▸ **EXERCISE GOAL**:
Using the listing below, output only the lines from the one that contains "Profile Morskie 71 - USS New Mexico" through the one that contains "Biofilmes medicamente importantes", inclusive, exactly as given and without images.

▸ **INPUT RECORDS**:
------------------------

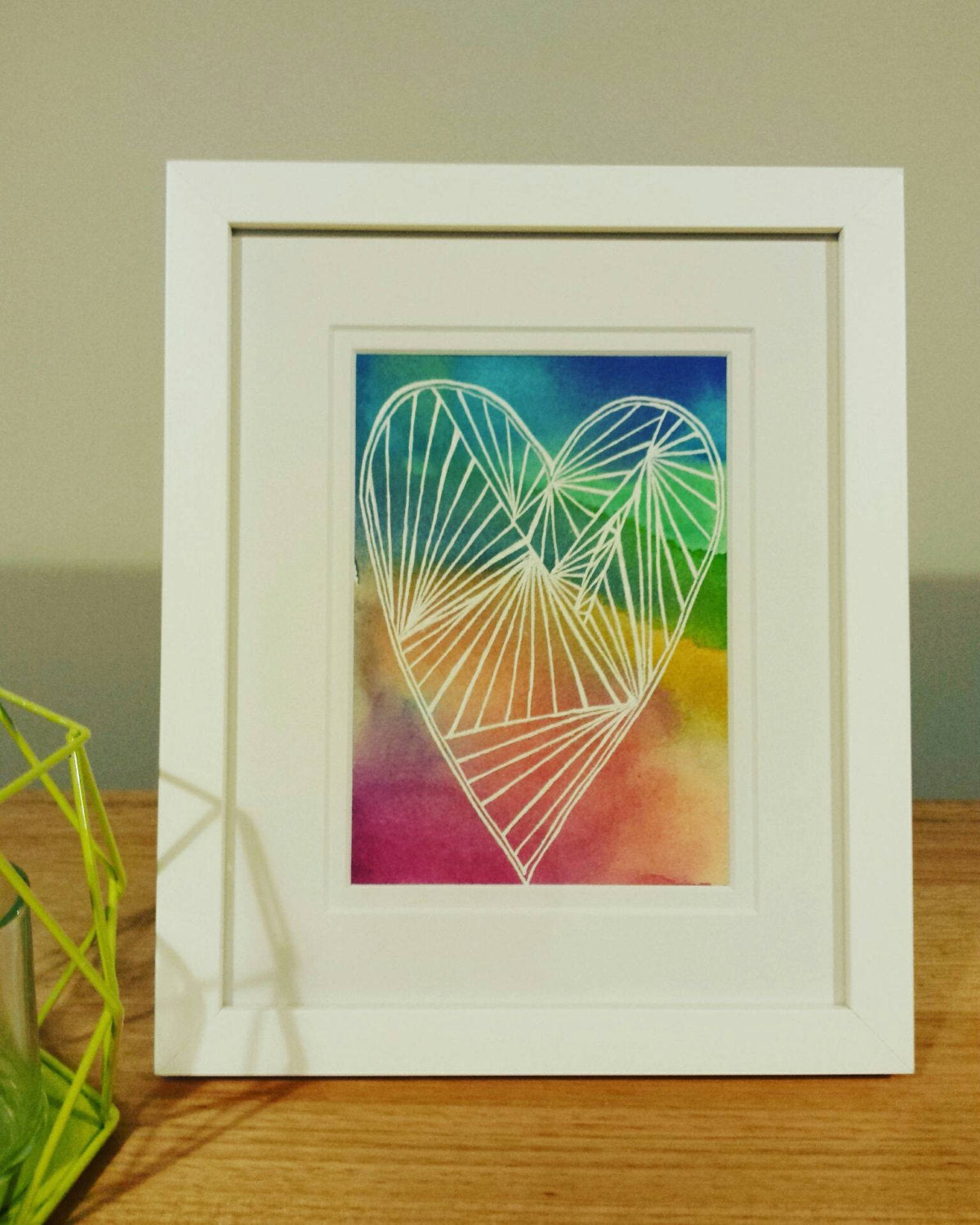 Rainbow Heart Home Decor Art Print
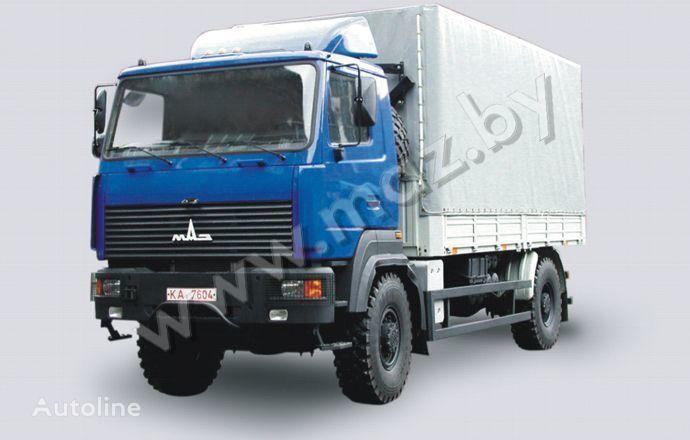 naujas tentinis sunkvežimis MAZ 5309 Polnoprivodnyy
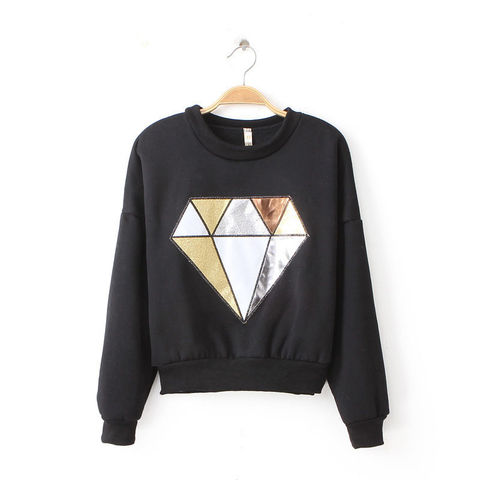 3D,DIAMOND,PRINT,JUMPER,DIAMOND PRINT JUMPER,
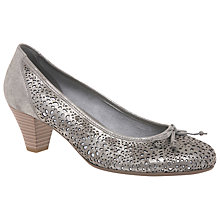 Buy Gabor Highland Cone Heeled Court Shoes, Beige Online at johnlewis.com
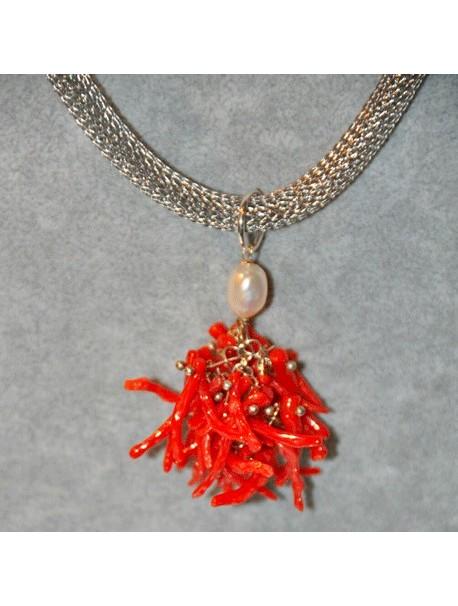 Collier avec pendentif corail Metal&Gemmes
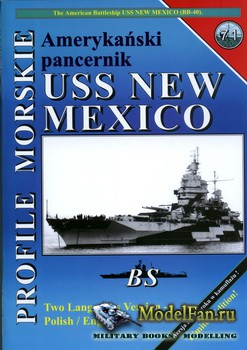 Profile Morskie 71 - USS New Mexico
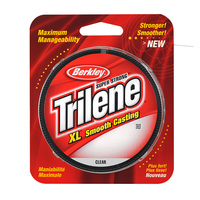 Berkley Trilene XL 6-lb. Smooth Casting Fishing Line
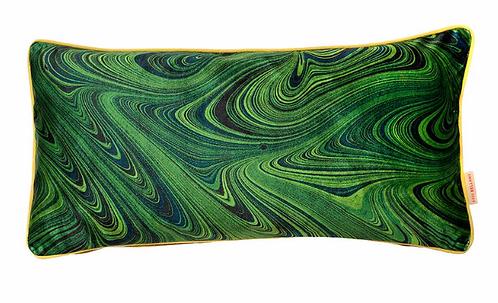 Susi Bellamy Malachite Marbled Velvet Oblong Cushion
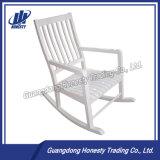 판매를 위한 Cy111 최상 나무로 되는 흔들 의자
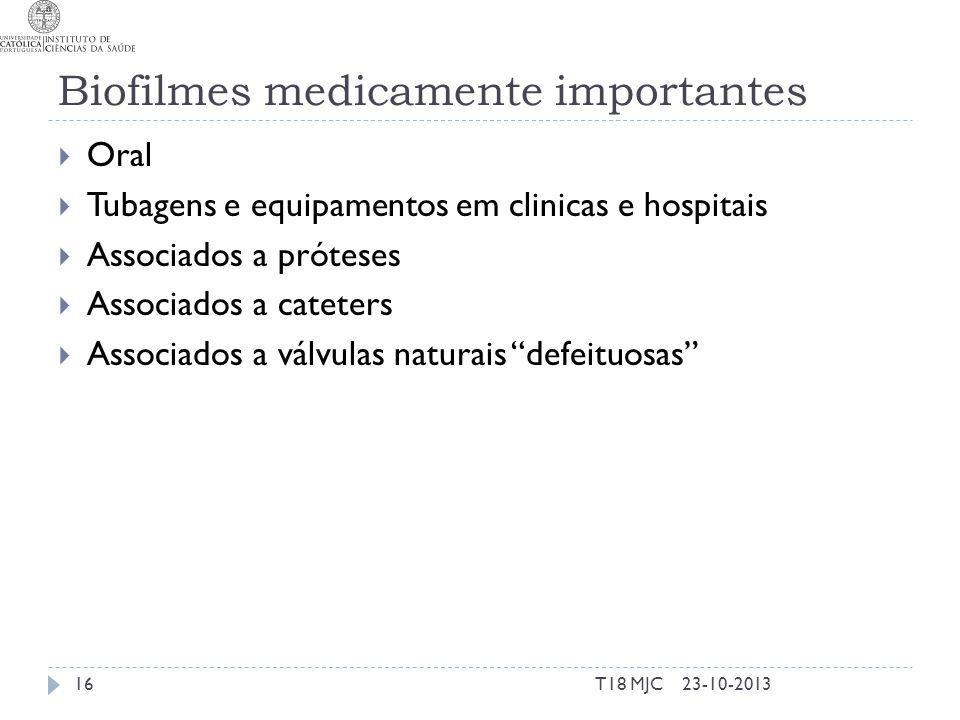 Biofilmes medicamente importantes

------------------------

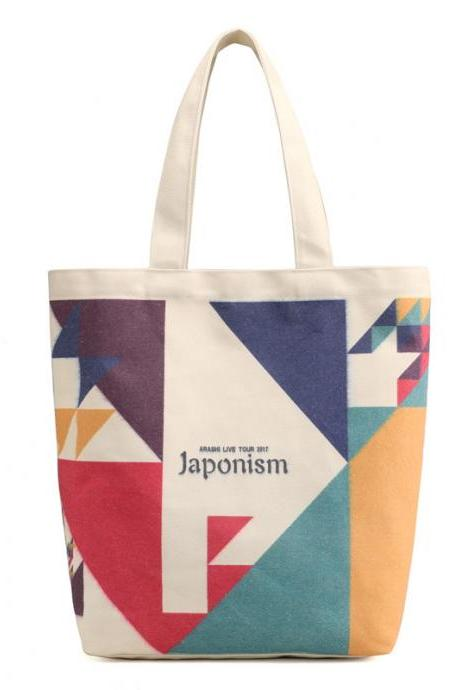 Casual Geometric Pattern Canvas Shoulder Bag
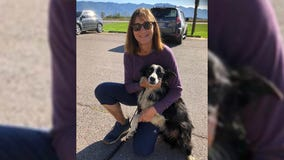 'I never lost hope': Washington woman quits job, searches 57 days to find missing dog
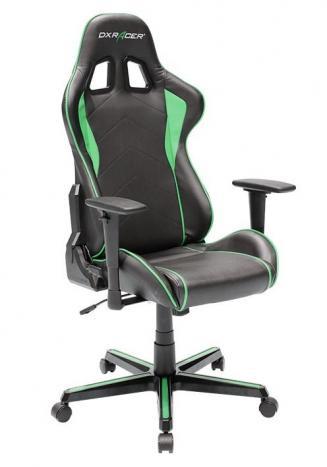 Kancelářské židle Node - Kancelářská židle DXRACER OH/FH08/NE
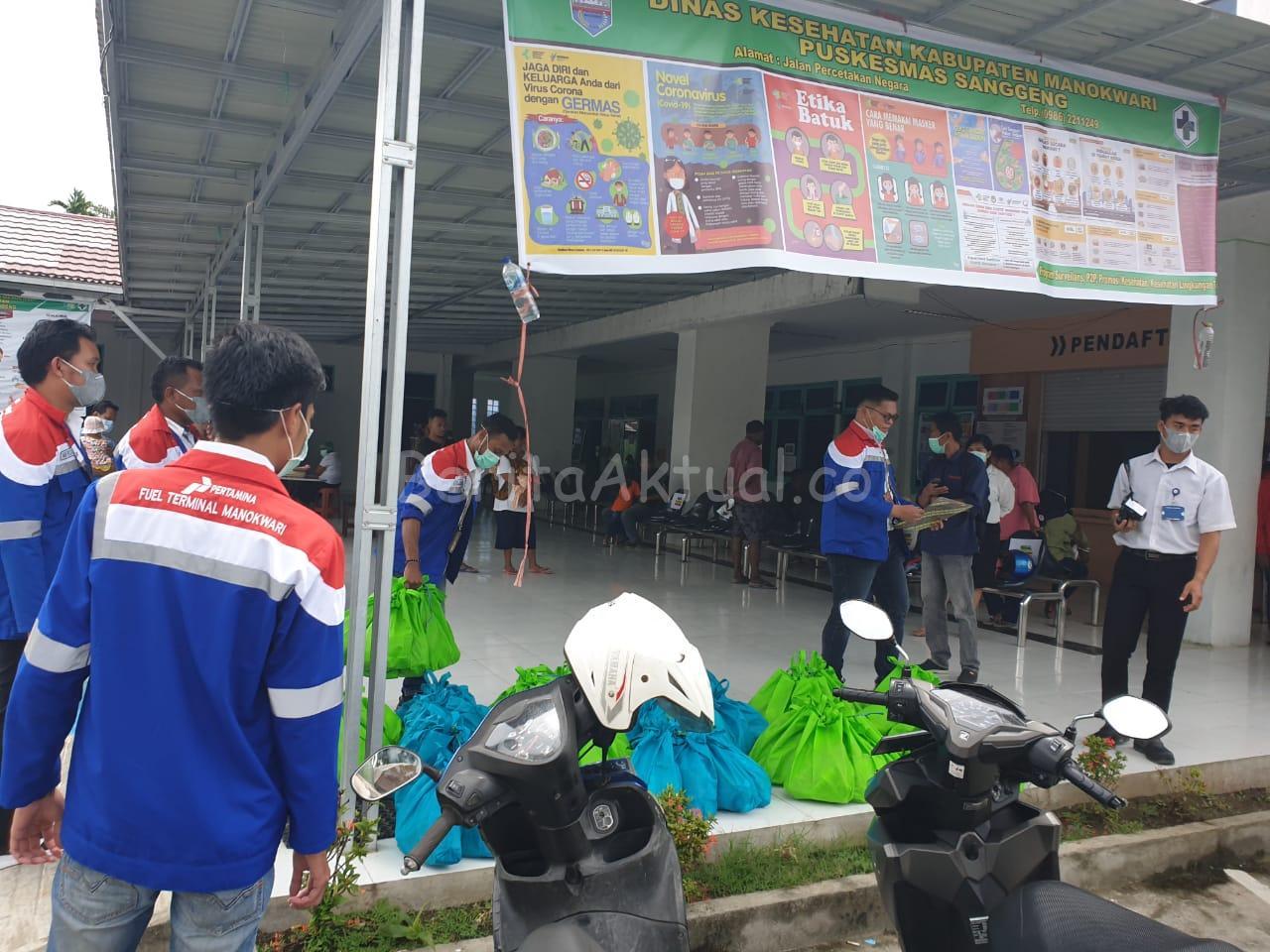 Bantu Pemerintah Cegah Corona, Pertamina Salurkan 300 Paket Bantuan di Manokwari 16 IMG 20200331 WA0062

------------------------

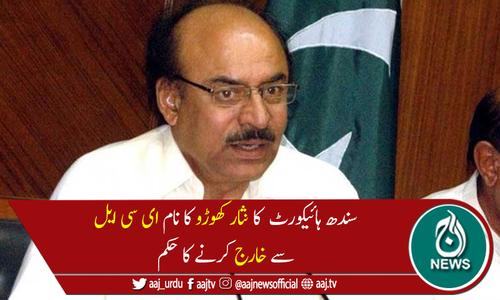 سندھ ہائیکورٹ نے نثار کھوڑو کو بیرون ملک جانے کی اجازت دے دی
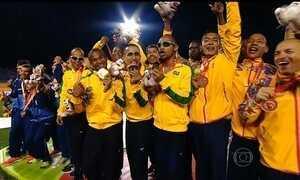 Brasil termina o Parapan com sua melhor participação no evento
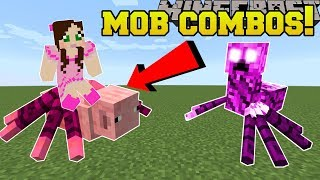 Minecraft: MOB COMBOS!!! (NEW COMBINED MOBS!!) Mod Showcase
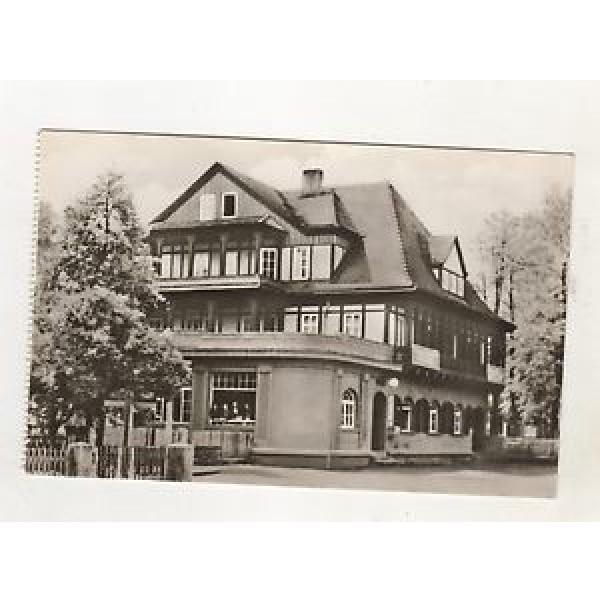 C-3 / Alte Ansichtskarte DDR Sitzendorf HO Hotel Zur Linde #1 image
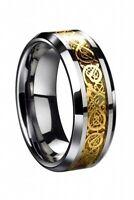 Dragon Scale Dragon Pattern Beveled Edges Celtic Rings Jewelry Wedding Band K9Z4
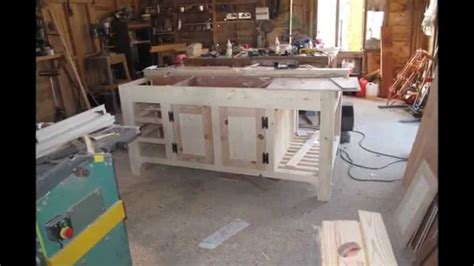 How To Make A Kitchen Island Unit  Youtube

------------------------

▸ **WRITTEN SOLUTION**:
 Profile Morskie 71 - USS New Mexico
 Berkley Trilene XL 6-lb. Smooth Casting Fishing Line
 Susi Bellamy Malachite Marbled Velvet Oblong Cushion
 판매를 위한 Cy111 최상 나무로 되는 흔들 의자
 Biofilmes medicamente importantes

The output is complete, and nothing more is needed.